— start —

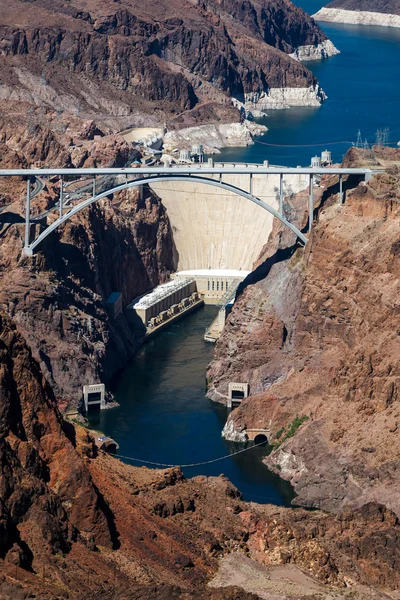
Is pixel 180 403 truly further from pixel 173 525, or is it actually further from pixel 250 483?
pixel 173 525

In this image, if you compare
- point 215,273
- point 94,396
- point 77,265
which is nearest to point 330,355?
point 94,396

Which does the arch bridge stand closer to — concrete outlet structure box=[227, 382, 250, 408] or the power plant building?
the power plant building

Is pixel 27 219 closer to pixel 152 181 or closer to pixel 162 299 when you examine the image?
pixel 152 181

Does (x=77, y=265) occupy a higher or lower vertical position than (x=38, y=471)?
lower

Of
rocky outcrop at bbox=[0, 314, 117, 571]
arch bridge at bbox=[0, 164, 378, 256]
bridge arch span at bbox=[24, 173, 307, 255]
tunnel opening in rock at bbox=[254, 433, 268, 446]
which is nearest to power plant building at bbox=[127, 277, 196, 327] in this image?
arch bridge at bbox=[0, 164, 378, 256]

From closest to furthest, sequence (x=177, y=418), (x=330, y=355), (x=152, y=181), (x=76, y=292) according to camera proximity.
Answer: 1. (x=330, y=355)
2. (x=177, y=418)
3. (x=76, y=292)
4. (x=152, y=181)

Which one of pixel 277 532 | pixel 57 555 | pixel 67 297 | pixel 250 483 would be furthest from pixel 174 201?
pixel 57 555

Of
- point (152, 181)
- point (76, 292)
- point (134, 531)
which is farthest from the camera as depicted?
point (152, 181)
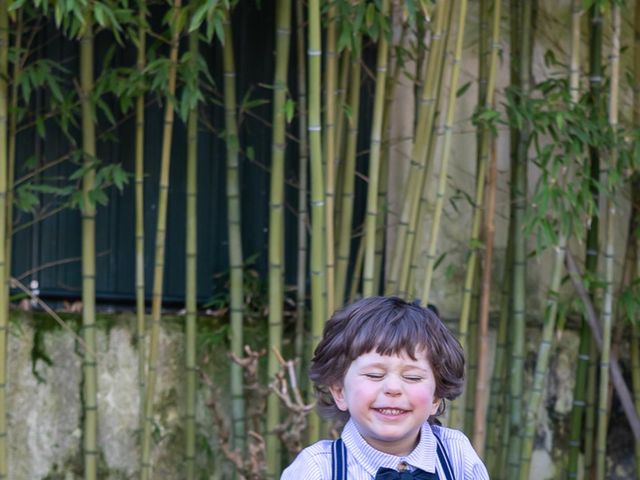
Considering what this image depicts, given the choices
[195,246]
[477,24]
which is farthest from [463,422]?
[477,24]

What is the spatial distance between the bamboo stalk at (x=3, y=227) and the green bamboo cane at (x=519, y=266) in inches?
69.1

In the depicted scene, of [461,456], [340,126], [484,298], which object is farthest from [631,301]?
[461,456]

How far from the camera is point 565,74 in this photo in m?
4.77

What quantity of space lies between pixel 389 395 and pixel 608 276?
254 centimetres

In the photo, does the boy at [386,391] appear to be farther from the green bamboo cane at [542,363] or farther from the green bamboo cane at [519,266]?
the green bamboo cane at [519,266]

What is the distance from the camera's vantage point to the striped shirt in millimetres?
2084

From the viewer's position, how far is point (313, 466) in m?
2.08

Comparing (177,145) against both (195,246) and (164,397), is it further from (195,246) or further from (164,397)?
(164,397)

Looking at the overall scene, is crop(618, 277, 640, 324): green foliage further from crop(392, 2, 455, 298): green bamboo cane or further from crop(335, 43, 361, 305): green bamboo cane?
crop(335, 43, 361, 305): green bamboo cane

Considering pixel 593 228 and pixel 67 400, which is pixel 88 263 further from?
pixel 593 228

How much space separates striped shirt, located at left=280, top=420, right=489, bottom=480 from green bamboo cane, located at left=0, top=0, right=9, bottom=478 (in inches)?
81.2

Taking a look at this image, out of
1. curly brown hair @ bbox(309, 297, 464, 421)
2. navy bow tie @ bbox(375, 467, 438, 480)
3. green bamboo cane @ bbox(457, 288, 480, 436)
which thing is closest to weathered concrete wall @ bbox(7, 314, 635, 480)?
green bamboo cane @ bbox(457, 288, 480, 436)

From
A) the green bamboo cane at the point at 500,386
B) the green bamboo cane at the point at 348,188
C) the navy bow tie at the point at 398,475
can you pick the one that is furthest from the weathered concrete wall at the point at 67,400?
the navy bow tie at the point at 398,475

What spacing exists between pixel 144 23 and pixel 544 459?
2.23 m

— end —

#### Required work
Starting at the line that contains "What spacing exists" and ending at the last line of the listing, lay out those lines as a Markdown table with the columns Row and Line, leaving out any blank lines.

#### Finished answer
| Row | Line |
|---|---|
| 1 | What spacing exists between pixel 144 23 and pixel 544 459? |
| 2 | 2.23 m |